* BEGIN Excerpted data *
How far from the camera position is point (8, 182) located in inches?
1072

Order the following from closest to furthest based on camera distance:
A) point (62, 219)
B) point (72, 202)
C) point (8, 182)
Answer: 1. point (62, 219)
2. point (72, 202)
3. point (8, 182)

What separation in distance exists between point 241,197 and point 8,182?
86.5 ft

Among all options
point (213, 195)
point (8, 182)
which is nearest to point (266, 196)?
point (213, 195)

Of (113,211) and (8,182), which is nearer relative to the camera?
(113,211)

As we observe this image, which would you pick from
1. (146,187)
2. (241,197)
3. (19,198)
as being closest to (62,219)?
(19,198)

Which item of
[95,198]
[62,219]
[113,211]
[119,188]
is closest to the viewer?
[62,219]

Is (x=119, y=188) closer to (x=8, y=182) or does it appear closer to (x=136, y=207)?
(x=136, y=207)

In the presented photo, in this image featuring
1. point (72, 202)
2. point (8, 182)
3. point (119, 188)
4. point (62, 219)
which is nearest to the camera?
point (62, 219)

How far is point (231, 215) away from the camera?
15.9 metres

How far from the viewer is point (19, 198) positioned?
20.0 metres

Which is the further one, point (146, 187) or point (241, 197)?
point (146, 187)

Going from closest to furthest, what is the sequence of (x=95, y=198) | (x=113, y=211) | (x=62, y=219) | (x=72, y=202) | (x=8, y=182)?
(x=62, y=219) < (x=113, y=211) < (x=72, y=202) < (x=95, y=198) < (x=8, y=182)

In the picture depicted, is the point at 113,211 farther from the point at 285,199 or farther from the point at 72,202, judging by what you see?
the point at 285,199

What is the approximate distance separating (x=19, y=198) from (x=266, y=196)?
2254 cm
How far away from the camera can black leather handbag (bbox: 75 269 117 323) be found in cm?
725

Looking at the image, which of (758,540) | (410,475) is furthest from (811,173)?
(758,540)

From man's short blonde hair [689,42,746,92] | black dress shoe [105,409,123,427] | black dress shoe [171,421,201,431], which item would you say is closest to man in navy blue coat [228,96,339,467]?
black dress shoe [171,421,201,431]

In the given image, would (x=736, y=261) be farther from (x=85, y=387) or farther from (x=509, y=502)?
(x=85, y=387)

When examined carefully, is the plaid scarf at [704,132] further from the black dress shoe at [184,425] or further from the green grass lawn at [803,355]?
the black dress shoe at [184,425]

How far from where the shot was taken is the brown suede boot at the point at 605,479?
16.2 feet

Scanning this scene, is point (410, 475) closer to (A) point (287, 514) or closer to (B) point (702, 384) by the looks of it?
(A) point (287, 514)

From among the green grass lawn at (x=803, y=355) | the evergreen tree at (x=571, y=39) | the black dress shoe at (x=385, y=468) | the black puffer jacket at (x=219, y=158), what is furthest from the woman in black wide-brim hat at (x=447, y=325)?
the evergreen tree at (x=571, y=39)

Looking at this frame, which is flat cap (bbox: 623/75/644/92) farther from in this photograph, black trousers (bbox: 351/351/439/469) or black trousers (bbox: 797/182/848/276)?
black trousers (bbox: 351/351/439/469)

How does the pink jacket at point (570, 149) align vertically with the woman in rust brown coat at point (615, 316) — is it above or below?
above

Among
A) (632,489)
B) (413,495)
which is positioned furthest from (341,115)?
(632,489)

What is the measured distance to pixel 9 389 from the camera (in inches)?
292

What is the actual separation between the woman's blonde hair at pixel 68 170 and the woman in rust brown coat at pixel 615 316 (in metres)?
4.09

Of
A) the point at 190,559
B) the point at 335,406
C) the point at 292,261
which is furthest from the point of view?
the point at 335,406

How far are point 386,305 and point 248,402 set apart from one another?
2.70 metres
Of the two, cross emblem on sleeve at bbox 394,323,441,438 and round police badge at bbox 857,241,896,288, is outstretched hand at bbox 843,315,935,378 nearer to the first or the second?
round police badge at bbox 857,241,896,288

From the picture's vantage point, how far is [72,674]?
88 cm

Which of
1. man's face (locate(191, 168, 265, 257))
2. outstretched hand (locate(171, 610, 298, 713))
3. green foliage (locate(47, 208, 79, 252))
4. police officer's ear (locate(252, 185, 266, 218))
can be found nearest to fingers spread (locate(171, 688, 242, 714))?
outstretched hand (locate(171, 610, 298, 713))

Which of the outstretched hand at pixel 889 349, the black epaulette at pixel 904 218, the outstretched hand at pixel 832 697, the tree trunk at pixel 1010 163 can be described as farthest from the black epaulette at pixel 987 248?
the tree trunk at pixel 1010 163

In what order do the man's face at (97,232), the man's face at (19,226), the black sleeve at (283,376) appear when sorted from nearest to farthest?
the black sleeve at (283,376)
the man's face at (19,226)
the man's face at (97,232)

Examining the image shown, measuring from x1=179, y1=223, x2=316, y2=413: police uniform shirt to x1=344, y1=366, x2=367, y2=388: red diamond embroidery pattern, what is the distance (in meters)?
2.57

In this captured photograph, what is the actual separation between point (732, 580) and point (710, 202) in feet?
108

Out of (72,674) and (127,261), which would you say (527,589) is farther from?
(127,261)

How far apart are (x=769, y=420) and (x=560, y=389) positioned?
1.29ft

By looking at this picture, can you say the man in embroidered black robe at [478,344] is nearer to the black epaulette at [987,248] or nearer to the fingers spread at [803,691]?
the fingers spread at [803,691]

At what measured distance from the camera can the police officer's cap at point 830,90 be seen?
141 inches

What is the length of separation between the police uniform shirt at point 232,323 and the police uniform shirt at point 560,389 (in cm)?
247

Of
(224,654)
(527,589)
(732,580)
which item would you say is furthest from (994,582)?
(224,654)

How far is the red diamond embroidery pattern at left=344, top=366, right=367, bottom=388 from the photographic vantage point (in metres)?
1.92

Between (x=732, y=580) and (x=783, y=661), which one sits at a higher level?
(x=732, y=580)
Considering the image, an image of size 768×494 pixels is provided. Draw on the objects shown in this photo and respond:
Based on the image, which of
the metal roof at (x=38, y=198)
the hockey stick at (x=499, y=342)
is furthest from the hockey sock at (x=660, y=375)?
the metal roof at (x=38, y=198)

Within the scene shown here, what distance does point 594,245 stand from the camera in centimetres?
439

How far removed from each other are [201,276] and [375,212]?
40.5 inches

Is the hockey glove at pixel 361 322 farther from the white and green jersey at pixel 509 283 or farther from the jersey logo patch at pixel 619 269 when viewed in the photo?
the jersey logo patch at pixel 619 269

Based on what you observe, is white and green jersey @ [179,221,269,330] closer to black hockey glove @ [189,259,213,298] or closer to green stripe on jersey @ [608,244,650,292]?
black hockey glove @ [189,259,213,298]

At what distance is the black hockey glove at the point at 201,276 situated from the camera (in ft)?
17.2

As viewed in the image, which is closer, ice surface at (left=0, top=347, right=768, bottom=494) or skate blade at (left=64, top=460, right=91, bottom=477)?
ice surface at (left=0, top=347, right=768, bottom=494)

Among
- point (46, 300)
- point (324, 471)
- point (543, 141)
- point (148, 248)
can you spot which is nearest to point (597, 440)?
* END Excerpted data *
Copy out all of the data above, keeping every line word for word.

- Task output
How far from the camera position is point (8, 182) located in inches?
1072

Order the following from closest to furthest based on camera distance:
A) point (62, 219)
B) point (72, 202)
C) point (8, 182)
Answer: 1. point (62, 219)
2. point (72, 202)
3. point (8, 182)

What separation in distance exists between point 241,197 and point 8,182?
86.5 ft

Among all options
point (213, 195)
point (8, 182)
which is nearest to point (266, 196)?
point (213, 195)

Of (113,211) and (8,182), which is nearer relative to the camera?
(113,211)

As we observe this image, which would you pick from
1. (146,187)
2. (241,197)
3. (19,198)
as being closest to (62,219)?
(19,198)

Which item of
[95,198]
[62,219]
[113,211]
[119,188]
is closest to the viewer?
[62,219]

Is (x=119, y=188) closer to (x=8, y=182) or does it appear closer to (x=136, y=207)?
(x=136, y=207)

In the presented photo, in this image featuring
1. point (72, 202)
2. point (8, 182)
3. point (119, 188)
4. point (62, 219)
which is nearest to the camera?
point (62, 219)

How far is point (231, 215) away from the camera?
15.9 metres

How far from the viewer is point (19, 198) positioned?
20.0 metres

Which is the further one, point (146, 187) or point (241, 197)?
point (146, 187)

Going from closest to furthest, what is the sequence of (x=95, y=198) | (x=113, y=211) | (x=62, y=219) | (x=72, y=202) | (x=8, y=182)?
(x=62, y=219) < (x=113, y=211) < (x=72, y=202) < (x=95, y=198) < (x=8, y=182)

In the picture depicted, is the point at 113,211 farther from the point at 285,199 or farther from the point at 72,202, judging by what you see?
the point at 285,199

What is the approximate distance separating (x=19, y=198) from (x=266, y=196)?
2254 cm
How far away from the camera can black leather handbag (bbox: 75 269 117 323) be found in cm?
725

Looking at the image, which of (758,540) | (410,475) is furthest from (811,173)?
(758,540)

From man's short blonde hair [689,42,746,92] | black dress shoe [105,409,123,427] | black dress shoe [171,421,201,431], which item would you say is closest to man in navy blue coat [228,96,339,467]?
black dress shoe [171,421,201,431]

In the given image, would (x=736, y=261) be farther from (x=85, y=387) or farther from (x=509, y=502)?
(x=85, y=387)

When examined carefully, is the plaid scarf at [704,132] further from the black dress shoe at [184,425] or further from the green grass lawn at [803,355]?
the black dress shoe at [184,425]

How far from where the shot was taken is the brown suede boot at the point at 605,479?
16.2 feet

Scanning this scene, is point (410, 475) closer to (A) point (287, 514) or closer to (B) point (702, 384) by the looks of it?
(A) point (287, 514)

From among the green grass lawn at (x=803, y=355) | the evergreen tree at (x=571, y=39) | the black dress shoe at (x=385, y=468) | the black puffer jacket at (x=219, y=158), what is furthest from the woman in black wide-brim hat at (x=447, y=325)?
the evergreen tree at (x=571, y=39)

Looking at this frame, which is flat cap (bbox: 623/75/644/92) farther from in this photograph, black trousers (bbox: 351/351/439/469) or black trousers (bbox: 797/182/848/276)?
black trousers (bbox: 351/351/439/469)

How does the pink jacket at point (570, 149) align vertically with the woman in rust brown coat at point (615, 316) — is it above or below?
above

Among
A) (632,489)
B) (413,495)
which is positioned furthest from (341,115)?
(632,489)

What is the measured distance to pixel 9 389 from the camera (in inches)?
292

What is the actual separation between the woman's blonde hair at pixel 68 170 and the woman in rust brown coat at pixel 615 316 (in metres)?
4.09

Of
A) the point at 190,559
B) the point at 335,406
C) the point at 292,261
which is furthest from the point of view?
the point at 335,406

How far are point 386,305 and point 248,402 set apart from one another?
2.70 metres
Of the two, cross emblem on sleeve at bbox 394,323,441,438 and round police badge at bbox 857,241,896,288, is outstretched hand at bbox 843,315,935,378 nearer to the first or the second?
round police badge at bbox 857,241,896,288

From the picture's vantage point, how far is [72,674]?
88 cm

Which of
1. man's face (locate(191, 168, 265, 257))
2. outstretched hand (locate(171, 610, 298, 713))
3. green foliage (locate(47, 208, 79, 252))
4. police officer's ear (locate(252, 185, 266, 218))
can be found nearest to fingers spread (locate(171, 688, 242, 714))?
outstretched hand (locate(171, 610, 298, 713))

Which of the outstretched hand at pixel 889 349, the black epaulette at pixel 904 218, the outstretched hand at pixel 832 697, the tree trunk at pixel 1010 163 can be described as farthest from the black epaulette at pixel 987 248?
the tree trunk at pixel 1010 163

In what order do the man's face at (97,232), the man's face at (19,226), the black sleeve at (283,376) appear when sorted from nearest to farthest?
the black sleeve at (283,376)
the man's face at (19,226)
the man's face at (97,232)

Examining the image shown, measuring from x1=179, y1=223, x2=316, y2=413: police uniform shirt to x1=344, y1=366, x2=367, y2=388: red diamond embroidery pattern, what is the distance (in meters)?
2.57

In this captured photograph, what is the actual separation between point (732, 580) and point (710, 202) in feet?
108

Out of (72,674) and (127,261), which would you say (527,589) is farther from?
(127,261)

How far apart are (x=769, y=420) and (x=560, y=389) positioned?
1.29ft

By looking at this picture, can you say the man in embroidered black robe at [478,344] is nearer to the black epaulette at [987,248] or nearer to the fingers spread at [803,691]?
the fingers spread at [803,691]

At what measured distance from the camera can the police officer's cap at point 830,90 be seen?
141 inches

What is the length of separation between the police uniform shirt at point 232,323 and the police uniform shirt at point 560,389 (in cm)?
247

Of
(224,654)
(527,589)
(732,580)
which item would you say is furthest from (994,582)?
(224,654)

How far is the red diamond embroidery pattern at left=344, top=366, right=367, bottom=388 from the photographic vantage point (in metres)?
1.92

Between (x=732, y=580) and (x=783, y=661), which one sits at a higher level?
(x=732, y=580)
Considering the image, an image of size 768×494 pixels is provided. Draw on the objects shown in this photo and respond:
Based on the image, which of
the metal roof at (x=38, y=198)
the hockey stick at (x=499, y=342)
is furthest from the hockey sock at (x=660, y=375)?
the metal roof at (x=38, y=198)

Within the scene shown here, what distance does point 594,245 stand from the camera in centimetres?
439

How far removed from each other are [201,276] and [375,212]?
40.5 inches

Is the hockey glove at pixel 361 322 farther from the white and green jersey at pixel 509 283 or farther from the jersey logo patch at pixel 619 269 when viewed in the photo?
the jersey logo patch at pixel 619 269

Based on what you observe, is white and green jersey @ [179,221,269,330] closer to black hockey glove @ [189,259,213,298] or closer to green stripe on jersey @ [608,244,650,292]?
black hockey glove @ [189,259,213,298]

At what distance is the black hockey glove at the point at 201,276 situated from the camera (in ft)?
17.2

As viewed in the image, which is closer, ice surface at (left=0, top=347, right=768, bottom=494) or skate blade at (left=64, top=460, right=91, bottom=477)?
ice surface at (left=0, top=347, right=768, bottom=494)

Among
- point (46, 300)
- point (324, 471)
- point (543, 141)
- point (148, 248)
can you spot which is nearest to point (597, 440)?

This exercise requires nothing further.